Each part in the neural network such as layers, neurons, activations, and parameters plays a special role in how the network learns and understands data. The goal of this notebook is to study how every design choice affects learning and performance. By changing the number of layers, the size of filters, learning rate, and other parameters, we can see how the network behaves, improves, or fails. Understanding these details helps us build better and more efficient models that can solve real problems in vision, language, and creativity.

### What We will cover

#### 1. Architecture Design

- Number of layers (depth): How many layers (hidden, convolutional, etc.) the network has.

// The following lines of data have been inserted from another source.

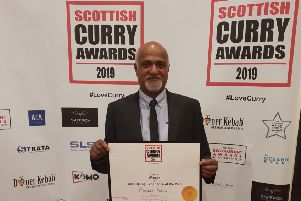 Ram Salhotra, owner of Masala Ram's, collects the Best Dining Experience of the Year title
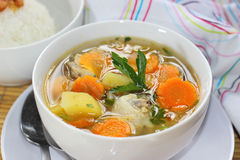 Chicken Soup. A bowl of Chicken Soup served with slices of potato and carrots Stock Photos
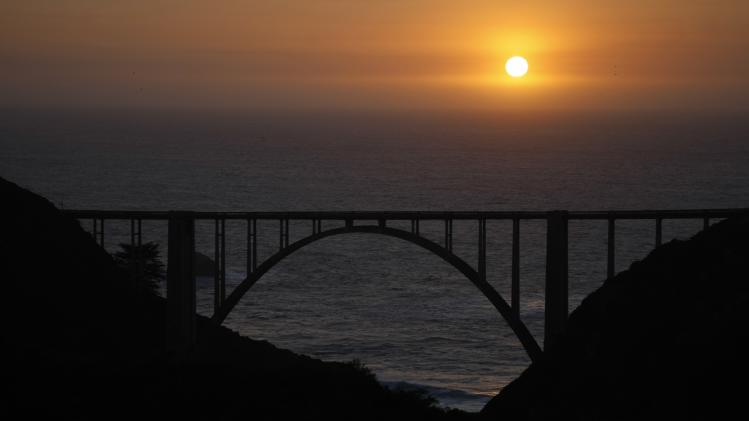 The sun sets over the Pacific Ocean behind Bixby Bridge on Highway 1 north of Big Sur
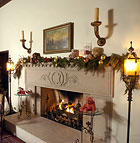 A fire burns in the fireplace at Kellogg House Pomona, decorated for the holidays.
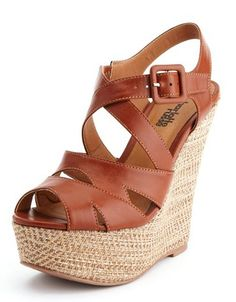 Wedges--in a fall color scheme--perfect for accentuating long legs when paired with the black shimmer skinny jeans!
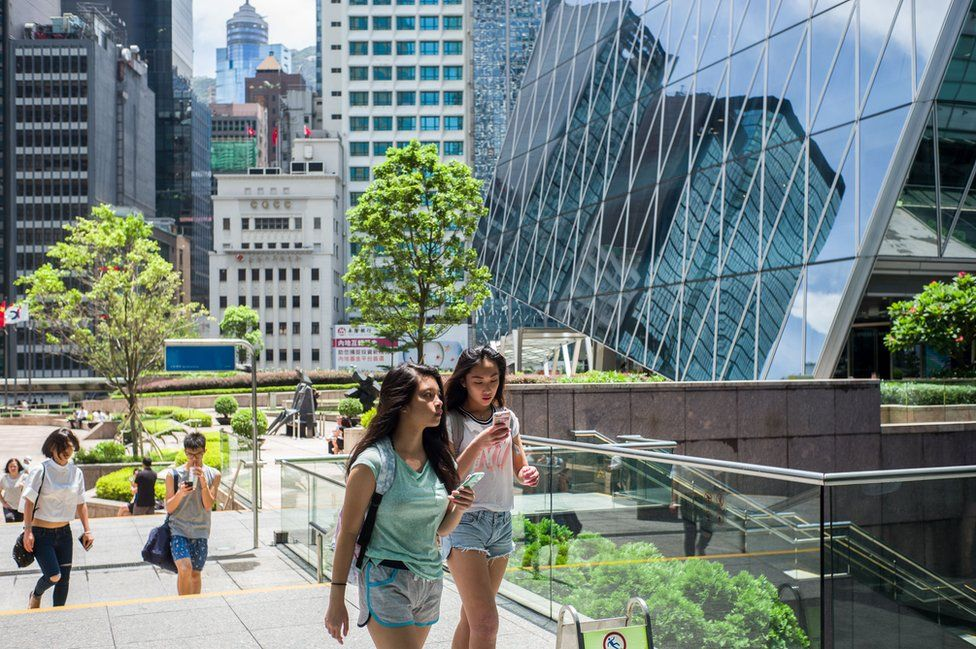 Two girls use their phones in the Central district of Hong Kong on July 26, 2016.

- Layer types: Dense (Fully Connected), Convolutional, Recurrent, Attention, Residual, etc.

- Layer order and connections: Sequential vs. skip connections (e.g. ResNet, U-Net).

- Width of layers: Number of neurons or filters per layer.

- Bottlenecks / latent dimensions: How compressed the representation becomes (important in VAEs and autoencoders).

#### 2. Neuron-Level Parameters

- Activation functions: ReLU, LeakyReLU, Sigmoid, Tanh, GELU, Swish.

- Normalization: BatchNorm, LayerNorm, GroupNorm; helps stabilize learning.

- Dropout rate: Percentage of neurons randomly dropped to prevent overfitting.

#### 3. Training Parameters (Optimization)

- Learning rate: The most important hyperparameter controlling how fast the model learns.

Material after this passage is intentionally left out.